Instruction -
Locate every line below that contains the string "road" and copy each of those lines. Treat uppercase and lowercase letters as different.

Records of spatial questions

»»

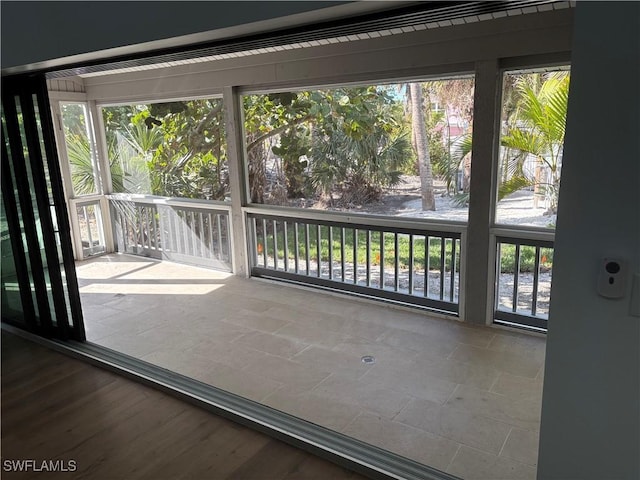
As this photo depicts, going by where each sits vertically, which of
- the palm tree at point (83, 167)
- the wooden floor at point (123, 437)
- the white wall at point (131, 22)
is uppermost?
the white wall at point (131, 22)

««
»»

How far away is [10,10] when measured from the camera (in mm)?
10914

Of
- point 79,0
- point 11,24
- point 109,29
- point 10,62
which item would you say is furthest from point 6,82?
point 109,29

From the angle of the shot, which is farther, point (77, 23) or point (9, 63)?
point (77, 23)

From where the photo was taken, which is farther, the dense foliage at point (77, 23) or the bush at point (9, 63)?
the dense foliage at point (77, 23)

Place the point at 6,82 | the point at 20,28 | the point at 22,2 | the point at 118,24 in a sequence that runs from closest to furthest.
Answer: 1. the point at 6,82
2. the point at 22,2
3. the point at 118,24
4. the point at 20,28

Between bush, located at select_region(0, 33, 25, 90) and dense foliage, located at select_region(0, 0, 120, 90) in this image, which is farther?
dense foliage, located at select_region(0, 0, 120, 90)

««
»»

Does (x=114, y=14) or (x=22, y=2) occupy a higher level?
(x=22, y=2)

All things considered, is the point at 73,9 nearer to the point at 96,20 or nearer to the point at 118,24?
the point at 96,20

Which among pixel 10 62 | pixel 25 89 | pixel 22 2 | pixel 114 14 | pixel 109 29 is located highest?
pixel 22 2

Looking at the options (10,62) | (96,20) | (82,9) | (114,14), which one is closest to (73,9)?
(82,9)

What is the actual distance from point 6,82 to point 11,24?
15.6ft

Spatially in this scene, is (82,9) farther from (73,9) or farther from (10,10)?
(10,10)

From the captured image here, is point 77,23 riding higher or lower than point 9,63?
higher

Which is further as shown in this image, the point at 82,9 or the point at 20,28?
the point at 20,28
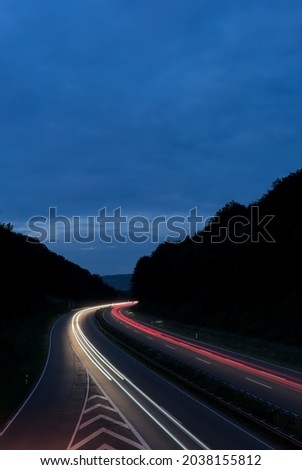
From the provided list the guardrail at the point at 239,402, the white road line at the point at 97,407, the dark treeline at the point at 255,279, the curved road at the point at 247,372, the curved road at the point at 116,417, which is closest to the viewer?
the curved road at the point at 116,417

««

Full solution -
From the provided list the guardrail at the point at 239,402, the white road line at the point at 97,407, the dark treeline at the point at 255,279, the curved road at the point at 247,372, the curved road at the point at 116,417, which is closest to the viewer?
the curved road at the point at 116,417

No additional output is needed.